La dernière course finit au coucher du soleil.

Alors, des portes du cirque, la foule sort pour retrouver les voitures, omnibus et carrioles qui l’attendent. Mais il y a moins d’empressement qu’au départ. D’ailleurs les vrais amateurs vont voir le toril et contempler les cadavres dans le charnier pour juger de l’effet des coups ; des groupes se forment alentour des arènes et discutent la « corrida », tandis que le monde élégant, emporté par les voitures de maîtres, fait le tour du Buen Retiro.

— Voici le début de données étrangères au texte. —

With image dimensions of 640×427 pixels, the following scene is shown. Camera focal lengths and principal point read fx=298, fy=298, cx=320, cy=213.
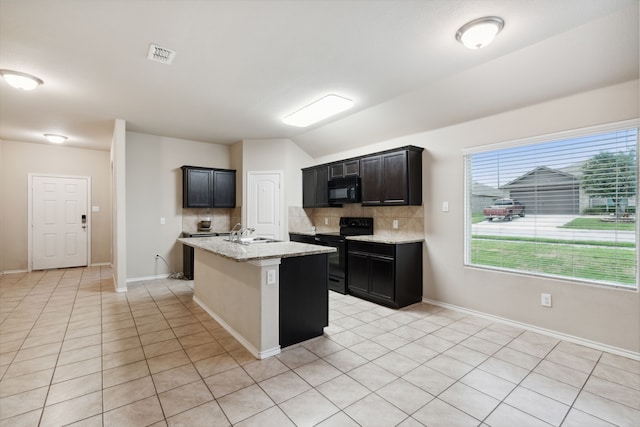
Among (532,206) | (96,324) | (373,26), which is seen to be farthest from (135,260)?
(532,206)

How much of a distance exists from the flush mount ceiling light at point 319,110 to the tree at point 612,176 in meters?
2.60

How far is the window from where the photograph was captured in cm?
267

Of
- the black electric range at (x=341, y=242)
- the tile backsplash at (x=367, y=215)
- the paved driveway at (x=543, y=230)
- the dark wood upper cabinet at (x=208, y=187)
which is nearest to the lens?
the paved driveway at (x=543, y=230)

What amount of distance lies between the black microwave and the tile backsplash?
1.16 ft

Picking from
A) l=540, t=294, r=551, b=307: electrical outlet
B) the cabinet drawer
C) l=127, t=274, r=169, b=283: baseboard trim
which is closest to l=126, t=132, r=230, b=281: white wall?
l=127, t=274, r=169, b=283: baseboard trim

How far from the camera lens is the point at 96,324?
334 cm

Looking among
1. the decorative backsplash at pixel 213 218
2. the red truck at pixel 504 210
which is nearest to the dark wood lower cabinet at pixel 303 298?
the red truck at pixel 504 210

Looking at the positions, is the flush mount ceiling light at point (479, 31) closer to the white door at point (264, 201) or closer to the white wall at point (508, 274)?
the white wall at point (508, 274)

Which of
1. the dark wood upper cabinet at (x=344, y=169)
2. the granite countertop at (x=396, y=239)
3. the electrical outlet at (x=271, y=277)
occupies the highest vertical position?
the dark wood upper cabinet at (x=344, y=169)

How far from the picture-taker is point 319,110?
4.06 metres

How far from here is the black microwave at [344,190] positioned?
4773 millimetres

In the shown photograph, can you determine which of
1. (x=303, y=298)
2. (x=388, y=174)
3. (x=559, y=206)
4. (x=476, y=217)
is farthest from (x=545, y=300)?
(x=303, y=298)

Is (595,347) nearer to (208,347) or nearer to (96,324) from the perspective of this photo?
(208,347)

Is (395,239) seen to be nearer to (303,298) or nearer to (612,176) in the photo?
(303,298)
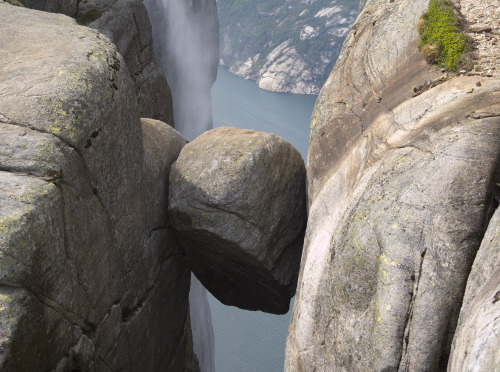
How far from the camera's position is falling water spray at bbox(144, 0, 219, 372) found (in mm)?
21609

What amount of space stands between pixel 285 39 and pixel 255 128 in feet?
84.8

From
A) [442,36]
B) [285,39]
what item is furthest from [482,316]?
[285,39]

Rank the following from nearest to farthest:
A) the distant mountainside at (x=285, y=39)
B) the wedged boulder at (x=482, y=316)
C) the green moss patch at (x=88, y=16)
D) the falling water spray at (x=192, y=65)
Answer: the wedged boulder at (x=482, y=316) → the green moss patch at (x=88, y=16) → the falling water spray at (x=192, y=65) → the distant mountainside at (x=285, y=39)

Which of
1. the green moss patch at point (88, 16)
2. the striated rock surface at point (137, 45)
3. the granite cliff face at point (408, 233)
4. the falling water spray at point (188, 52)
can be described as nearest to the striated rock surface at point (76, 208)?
the granite cliff face at point (408, 233)

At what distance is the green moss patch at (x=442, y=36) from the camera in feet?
25.2

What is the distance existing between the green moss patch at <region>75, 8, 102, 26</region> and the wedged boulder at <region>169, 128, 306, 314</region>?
20.0 feet

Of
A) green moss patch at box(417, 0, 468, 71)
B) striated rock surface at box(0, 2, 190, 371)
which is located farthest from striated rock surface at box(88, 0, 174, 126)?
green moss patch at box(417, 0, 468, 71)

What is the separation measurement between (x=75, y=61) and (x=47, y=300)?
142 inches

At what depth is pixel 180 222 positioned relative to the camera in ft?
32.8

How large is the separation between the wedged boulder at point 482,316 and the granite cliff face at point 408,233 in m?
0.02

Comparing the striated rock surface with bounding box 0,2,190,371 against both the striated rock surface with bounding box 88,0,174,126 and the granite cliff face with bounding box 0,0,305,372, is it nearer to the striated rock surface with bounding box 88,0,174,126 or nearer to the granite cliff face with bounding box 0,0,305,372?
the granite cliff face with bounding box 0,0,305,372

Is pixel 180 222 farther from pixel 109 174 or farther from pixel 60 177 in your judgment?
pixel 60 177

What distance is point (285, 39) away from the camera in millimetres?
71625

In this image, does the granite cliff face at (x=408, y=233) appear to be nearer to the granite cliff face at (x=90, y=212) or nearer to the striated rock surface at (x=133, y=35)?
the granite cliff face at (x=90, y=212)
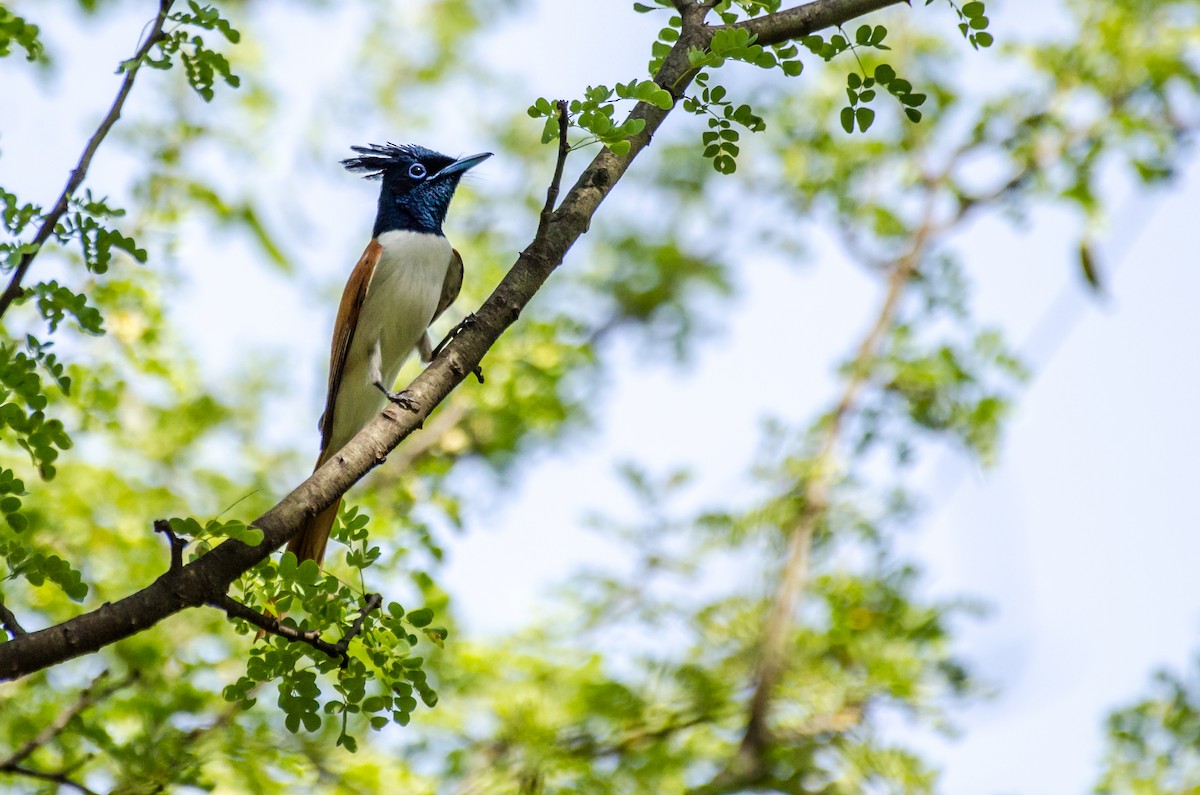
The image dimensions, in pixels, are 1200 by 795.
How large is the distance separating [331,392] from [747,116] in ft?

À huit heures, des crieurs publics vendent sur la Puerta del Sol et dans la rue d’Alcala des placards racontant la fête, et s’il n’y a eu assez de chevaux tués, si les toros ont paru faibles à l’attaque ou à la défense, si les toreros n’ont pas bien opéré, ces placards sont de véritables pamphlets contre l’impressario, sa troupe et les éleveurs qui ne fournissent pas de bons sujets pour le combat.


V

TOLÈDE


Tolède est le musée historique de l’Espagne. Elle a été la capitale des rois goths, des rois maures, des rois catholiques ; la capitale de l’Église d’Espagne alors que l’Église y était la première puissance ; elle n’est plus aujourd’hui qu’une ville ruinée, dépeuplée, morte, qui va s’effritant chaque jour par l’incurie, l’abandon, la misère. Je ne saurais la comparer à aucune autre ville ; nulle part je n’ai vu cet amoindrissement de l’étendue, de la splendeur et de la puissance. Il y a bien Rome ; mais si Rome, dans l’antiquité ville immense, a rétréci ses limites habitées, elle est toujours restée capitale ; elle a gardé de sa grandeur des témoins comme le Colisée et les bains de Caracalla ; elle est entourée d’un désert, mais, dans ce désert étrange et sublime, surgissent à chaque pas des aqueducs gigantesques, les ruines d’un temple ou d’un palais. Enfin, elle a bâti Saint-Pierre et gardé le Capitole.